FIG. 7 depicts an alternative OTDR module 10 generating raw data. In FIG. 7, the processor element 34 may control the optical probe signal by a driver 30, and obtain the reflected measurement signals by a transimpedance amplifier 32. In contrast to a self-contained OTDR module, for example as previously illustrated, the processor element 34 outputs the raw data (or, in some instances, less processed data) to a host card 300 (via an interface, not labeled). The host card 300 may be operable to control and/or analyze data obtained from the OTDR module 10. In accordance with various embodiments of the invention, the host card 300 may allow more complex data analysis that may be processor-intensive on a small form factor pluggable OTDR module 10.


The present disclosure includes reference to certain examples, however, it will be understood by those skilled in the art that various changes may be made and equivalents may be substituted without departing from the scope of the disclosure.

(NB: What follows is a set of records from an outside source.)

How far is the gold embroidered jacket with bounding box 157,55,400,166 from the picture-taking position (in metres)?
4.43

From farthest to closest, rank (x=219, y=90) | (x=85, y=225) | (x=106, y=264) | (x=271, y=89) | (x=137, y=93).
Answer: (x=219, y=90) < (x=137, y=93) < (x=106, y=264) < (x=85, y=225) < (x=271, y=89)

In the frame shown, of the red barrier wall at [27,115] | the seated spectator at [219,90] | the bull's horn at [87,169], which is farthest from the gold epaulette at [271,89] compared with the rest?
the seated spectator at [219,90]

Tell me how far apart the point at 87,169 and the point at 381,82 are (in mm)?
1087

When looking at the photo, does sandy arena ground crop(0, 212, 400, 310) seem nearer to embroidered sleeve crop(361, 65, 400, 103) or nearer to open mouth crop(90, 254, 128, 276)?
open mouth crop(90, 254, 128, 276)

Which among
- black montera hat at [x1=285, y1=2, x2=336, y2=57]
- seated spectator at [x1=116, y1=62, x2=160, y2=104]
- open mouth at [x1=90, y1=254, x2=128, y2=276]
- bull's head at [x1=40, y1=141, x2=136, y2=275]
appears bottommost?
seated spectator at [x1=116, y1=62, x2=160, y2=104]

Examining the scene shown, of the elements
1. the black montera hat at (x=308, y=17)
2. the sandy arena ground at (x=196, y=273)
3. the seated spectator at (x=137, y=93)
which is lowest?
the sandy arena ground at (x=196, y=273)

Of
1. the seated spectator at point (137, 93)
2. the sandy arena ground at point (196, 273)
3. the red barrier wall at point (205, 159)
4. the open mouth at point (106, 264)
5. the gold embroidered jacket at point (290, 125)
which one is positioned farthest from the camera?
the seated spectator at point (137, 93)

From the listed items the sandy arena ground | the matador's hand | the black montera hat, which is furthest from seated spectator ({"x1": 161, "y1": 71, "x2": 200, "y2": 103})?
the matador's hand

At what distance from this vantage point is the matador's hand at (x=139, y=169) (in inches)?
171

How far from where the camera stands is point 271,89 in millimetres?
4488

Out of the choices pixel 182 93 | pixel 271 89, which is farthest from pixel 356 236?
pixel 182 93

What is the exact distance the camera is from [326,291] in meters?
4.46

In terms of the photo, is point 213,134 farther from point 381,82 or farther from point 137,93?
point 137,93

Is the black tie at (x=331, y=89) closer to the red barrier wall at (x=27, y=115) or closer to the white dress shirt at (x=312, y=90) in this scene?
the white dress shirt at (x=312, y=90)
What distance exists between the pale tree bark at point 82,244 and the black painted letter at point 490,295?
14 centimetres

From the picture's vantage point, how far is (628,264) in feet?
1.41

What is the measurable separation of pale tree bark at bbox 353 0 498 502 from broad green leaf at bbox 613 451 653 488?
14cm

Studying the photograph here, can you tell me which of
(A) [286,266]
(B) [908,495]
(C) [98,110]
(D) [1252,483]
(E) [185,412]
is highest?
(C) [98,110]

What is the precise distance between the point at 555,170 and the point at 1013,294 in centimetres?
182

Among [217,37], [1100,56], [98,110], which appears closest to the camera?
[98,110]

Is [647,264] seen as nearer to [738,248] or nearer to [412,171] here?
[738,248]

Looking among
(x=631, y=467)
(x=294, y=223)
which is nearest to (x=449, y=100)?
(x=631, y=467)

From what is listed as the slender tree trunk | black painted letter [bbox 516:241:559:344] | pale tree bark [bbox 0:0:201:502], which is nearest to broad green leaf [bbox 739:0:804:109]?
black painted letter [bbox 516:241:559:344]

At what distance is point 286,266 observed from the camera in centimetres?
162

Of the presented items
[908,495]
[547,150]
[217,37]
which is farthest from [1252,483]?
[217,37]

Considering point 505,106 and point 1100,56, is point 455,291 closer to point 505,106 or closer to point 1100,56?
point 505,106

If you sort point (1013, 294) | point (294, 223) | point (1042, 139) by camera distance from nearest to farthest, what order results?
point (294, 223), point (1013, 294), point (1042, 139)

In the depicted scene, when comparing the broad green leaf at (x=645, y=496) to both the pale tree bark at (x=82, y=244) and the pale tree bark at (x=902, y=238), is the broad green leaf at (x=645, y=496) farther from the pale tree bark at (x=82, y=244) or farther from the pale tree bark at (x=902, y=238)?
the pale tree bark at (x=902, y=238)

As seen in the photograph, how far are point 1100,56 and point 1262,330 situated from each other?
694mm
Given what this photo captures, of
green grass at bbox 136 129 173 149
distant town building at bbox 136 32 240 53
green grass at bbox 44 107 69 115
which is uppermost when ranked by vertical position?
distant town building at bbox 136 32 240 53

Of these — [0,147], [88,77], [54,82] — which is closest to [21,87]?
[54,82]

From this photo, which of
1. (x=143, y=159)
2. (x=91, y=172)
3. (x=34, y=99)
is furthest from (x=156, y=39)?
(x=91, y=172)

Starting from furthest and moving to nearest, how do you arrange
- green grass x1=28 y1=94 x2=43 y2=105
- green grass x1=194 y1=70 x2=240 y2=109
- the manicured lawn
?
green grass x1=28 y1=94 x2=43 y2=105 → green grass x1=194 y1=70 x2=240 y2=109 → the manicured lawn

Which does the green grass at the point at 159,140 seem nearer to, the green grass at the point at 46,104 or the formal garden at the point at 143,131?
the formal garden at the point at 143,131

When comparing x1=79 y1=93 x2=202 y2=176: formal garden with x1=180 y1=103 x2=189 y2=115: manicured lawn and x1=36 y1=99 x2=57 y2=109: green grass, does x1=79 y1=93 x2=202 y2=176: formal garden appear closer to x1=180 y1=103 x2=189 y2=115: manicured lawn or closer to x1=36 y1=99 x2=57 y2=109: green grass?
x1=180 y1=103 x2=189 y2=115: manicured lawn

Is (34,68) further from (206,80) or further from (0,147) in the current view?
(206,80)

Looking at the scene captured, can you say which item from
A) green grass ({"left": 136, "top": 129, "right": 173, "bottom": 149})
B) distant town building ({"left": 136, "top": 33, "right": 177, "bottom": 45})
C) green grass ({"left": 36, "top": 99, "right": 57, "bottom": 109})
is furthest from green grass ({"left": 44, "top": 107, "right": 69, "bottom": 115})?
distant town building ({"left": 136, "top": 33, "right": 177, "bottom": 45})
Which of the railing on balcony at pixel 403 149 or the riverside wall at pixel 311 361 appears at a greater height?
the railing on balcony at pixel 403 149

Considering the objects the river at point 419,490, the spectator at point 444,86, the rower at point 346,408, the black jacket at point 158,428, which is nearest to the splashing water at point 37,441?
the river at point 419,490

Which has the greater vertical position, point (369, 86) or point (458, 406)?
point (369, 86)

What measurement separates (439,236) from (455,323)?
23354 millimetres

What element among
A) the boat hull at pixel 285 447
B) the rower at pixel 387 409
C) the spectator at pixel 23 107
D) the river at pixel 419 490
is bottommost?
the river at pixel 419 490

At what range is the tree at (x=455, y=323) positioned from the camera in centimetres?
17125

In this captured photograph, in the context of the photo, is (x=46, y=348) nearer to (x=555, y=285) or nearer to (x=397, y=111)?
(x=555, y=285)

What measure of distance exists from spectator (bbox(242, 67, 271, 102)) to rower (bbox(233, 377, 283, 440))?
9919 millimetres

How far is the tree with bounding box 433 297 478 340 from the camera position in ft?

In addition, modifications may be made to the disclosed examples without departing from the scope of the present disclosure. Therefore, it is intended that the present disclosure not be limited to the examples disclosed, but that the disclosure will include all examples falling within the scope of the appended claims.

Claims
  • 1. An optical time domain reflectometer (OTDR) system comprising a modified BOSA, operable on a same transmit and receive frequency.
  • 2. The OTDR of claim 1 wherein said OTDR comprises a single module, said single module being in a pluggable form factor.
  • 3. The OTDR of claim 1 wherein said OTDR comprises a single output port coupled to a fibre link to be tested.
  • 4. The OTDR of claim 1 wherein said OTDR comprises an MSA interface.
  • 5. The OTDR of claim 2 wherein said pluggable form factor may be a QSFP format, a QSFP28 format, or an SFP format, or an OSFP format.
  • 6. The OTDR of claim 1 wherein said modified BOSA comprises an optical circulator function or a coupler, and/or an optical bandpass function.
  • 7. The OTDR of claim 6 wherein said modified BOSA comprises an optical transmitter and/or an optical receiver.
  • 8. The OTDR of claim 7 wherein said optical transmitter is a laser and/or said optical receiver is a photo diode.
  • 9. The OTDR of claim 2 wherein said single module is coupled to a host card for data analysis.
  • 10. The OTDR of claim 1 wherein said OTDR comprises electrical process and control circuitry for analyzing the operation of a laser driver circuit and an output electrical voltage from a transimpedance amplifier and generating therefrom an OTDR trace as an output.